Dissertation. l'Universite Paris VI - Pierre et Marie Curie. 2010. - 178 p.
In this thesis, we propose solutions to reduce training time and memory requirements of learning algorithms while keeping strong performances in accuracy. In particular, among all the machine learning models, we focus on Support Vector Machines (SVMs) that are standard methods mostly used for automatic classification. We extensively describe them in Chapter 2 Throughout this dissertation, we propose different original algorithms for learning SVMs, depending on the final task they are destined to. First, in Chapter 3, we study the learning process of Stochastic Gradient Descent for the particular case of linear SVMs. This leads us to define and validate the new SGD-QN algorithm. Then we introduce a brand new learning principle: the Process/Reprocess strategy. We present three algorithms implementing it. The Huller and LaSVM are discussed in Chapter
4. They are designed towards training SVMs for binary classification.
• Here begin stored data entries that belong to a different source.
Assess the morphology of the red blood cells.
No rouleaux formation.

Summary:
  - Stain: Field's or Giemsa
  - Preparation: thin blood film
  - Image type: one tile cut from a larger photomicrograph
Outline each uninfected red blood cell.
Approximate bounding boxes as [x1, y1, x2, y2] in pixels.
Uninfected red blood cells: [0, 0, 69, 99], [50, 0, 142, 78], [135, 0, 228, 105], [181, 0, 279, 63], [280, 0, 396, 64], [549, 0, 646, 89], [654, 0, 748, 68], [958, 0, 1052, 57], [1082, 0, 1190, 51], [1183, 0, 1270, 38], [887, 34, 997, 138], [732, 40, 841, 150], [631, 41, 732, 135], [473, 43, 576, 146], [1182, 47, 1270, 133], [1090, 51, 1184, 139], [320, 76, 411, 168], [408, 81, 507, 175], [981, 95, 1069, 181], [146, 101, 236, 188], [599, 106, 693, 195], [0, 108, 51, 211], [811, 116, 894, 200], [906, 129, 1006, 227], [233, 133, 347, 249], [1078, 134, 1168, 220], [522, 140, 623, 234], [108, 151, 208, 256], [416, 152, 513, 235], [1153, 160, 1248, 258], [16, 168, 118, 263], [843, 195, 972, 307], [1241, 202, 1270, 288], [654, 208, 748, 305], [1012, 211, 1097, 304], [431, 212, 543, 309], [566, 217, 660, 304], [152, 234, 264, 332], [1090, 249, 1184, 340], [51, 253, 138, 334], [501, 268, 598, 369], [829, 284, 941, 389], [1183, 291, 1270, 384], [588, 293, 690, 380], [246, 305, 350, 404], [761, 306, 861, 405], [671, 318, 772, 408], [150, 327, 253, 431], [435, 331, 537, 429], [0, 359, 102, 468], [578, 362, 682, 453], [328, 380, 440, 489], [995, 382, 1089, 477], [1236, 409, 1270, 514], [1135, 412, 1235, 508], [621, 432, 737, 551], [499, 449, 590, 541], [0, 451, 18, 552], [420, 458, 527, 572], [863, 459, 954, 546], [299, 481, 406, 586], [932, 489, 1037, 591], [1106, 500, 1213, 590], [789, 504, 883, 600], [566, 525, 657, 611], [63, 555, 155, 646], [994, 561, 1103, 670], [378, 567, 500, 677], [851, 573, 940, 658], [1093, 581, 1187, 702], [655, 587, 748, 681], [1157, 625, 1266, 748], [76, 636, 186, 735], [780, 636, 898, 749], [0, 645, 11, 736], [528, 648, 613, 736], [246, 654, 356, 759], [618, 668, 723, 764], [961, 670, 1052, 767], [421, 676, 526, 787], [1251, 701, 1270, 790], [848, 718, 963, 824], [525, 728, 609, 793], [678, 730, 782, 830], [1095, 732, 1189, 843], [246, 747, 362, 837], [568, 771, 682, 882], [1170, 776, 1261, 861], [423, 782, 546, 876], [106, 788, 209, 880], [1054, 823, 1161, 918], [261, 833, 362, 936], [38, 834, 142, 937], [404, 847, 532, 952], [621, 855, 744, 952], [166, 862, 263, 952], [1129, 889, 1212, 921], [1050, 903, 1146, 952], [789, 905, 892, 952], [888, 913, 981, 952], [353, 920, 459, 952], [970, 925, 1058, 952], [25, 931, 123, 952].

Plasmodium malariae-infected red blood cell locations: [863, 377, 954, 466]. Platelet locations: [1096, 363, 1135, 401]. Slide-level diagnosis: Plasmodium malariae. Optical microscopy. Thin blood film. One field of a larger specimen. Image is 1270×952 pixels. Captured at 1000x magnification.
For the more complex task of structured output prediction, we refine intensively LaSVM: this results in the LaRank algorithm which is detailed in Chapter
5. Finally, in Chapter 6 is introduced the original framework of learning under ambiguous supervision which we apply to the task of semantic parsing of natural language. Each algorithm introduced in this thesis achieves state-of-the-art performances, especially in terms of training speed. Almost all of them have been published in international peer-reviewed journals or conference proceedings. Corresponding implementations have also been released. As much as possible, we always keep the description of our innovative methods as generic as possible because we want to ease the design of any further derivation. Indeed, many directions can be followed to carry on with what we present in this dissertation. We list some of them in Chapter 7.